As it was, though, we laughed and chalked it up to experience. We actually had enjoyed his impromptu “tour,” and we were quite relieved to see how normal the whole city looked. In high spirits, we boarded our train to Hammamet. Hilariously enough, a few minutes into the ride, our landlord’s brother called us, frantic to know where we were. When Tony told him we were on a train to Hammamet, he said, “get off at the next stop, and I will pick you up!” We politely declined, and continued on our merry way. In fact, we were so relaxed that we both fell asleep, and completely missed Hammamet (and this time, no, we can’t blame it on jetlag). When the conductor came by to check our tickets, he informed us that our stop was half an hour behind us. All the kind Tunisians around us lamented that we hadn’t told them our destination in the first place so they could help us.

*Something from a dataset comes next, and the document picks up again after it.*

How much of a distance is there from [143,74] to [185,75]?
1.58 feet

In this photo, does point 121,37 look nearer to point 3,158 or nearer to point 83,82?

When we pulled up at the next stop, the conductor hurried us over the tracks, since the train going the opposite direction was just beside our train, and about to leave. Sadly, we puffed up thirty seconds too late. The next train to Hammamet, we were told, was in two and a half hours. However, the helpful man at the train station told us that we could catch a louage (shared taxi) in town. So we gamely walked down the street of the little town where we’d happened to land, asking several people along the way if we were going in the right direction to find the louage. To their credit, the Tunisians mostly refrained from staring at the only Americans in town, even though Tony was wearing Dominique in the Ergo backpack, and had Axa on his shoulders, creating more or less the impression of a three-headed giant.
Sure enough, a few streets later we came upon a large minivan, which was almost full of people. There was just enough room for us, and as soon as we had paid and sat down, the driver set off at a fairly frenetic pace. We passed some of the same picturesque countryside we’d seen from the train, consisting mostly in olive groves, meadows of yellow flowers, and the odd sheep or goat herd, complete with shepherd.
We had started out from Borj Cedria at half past nine, and when we finally made it to Hammamet (which is perhaps a forty minute drive away in a normal vehicle), it was four in the afternoon. That’s what we like to call joy in the journey, especially when we’re not in the midst of experiencing that joy. Really, I promise we’re not always quite this inept. But I’ve run all out of time telling you about how we got there, so I guess I’ll just have to wait till tomorrow to tell you about Hammamet.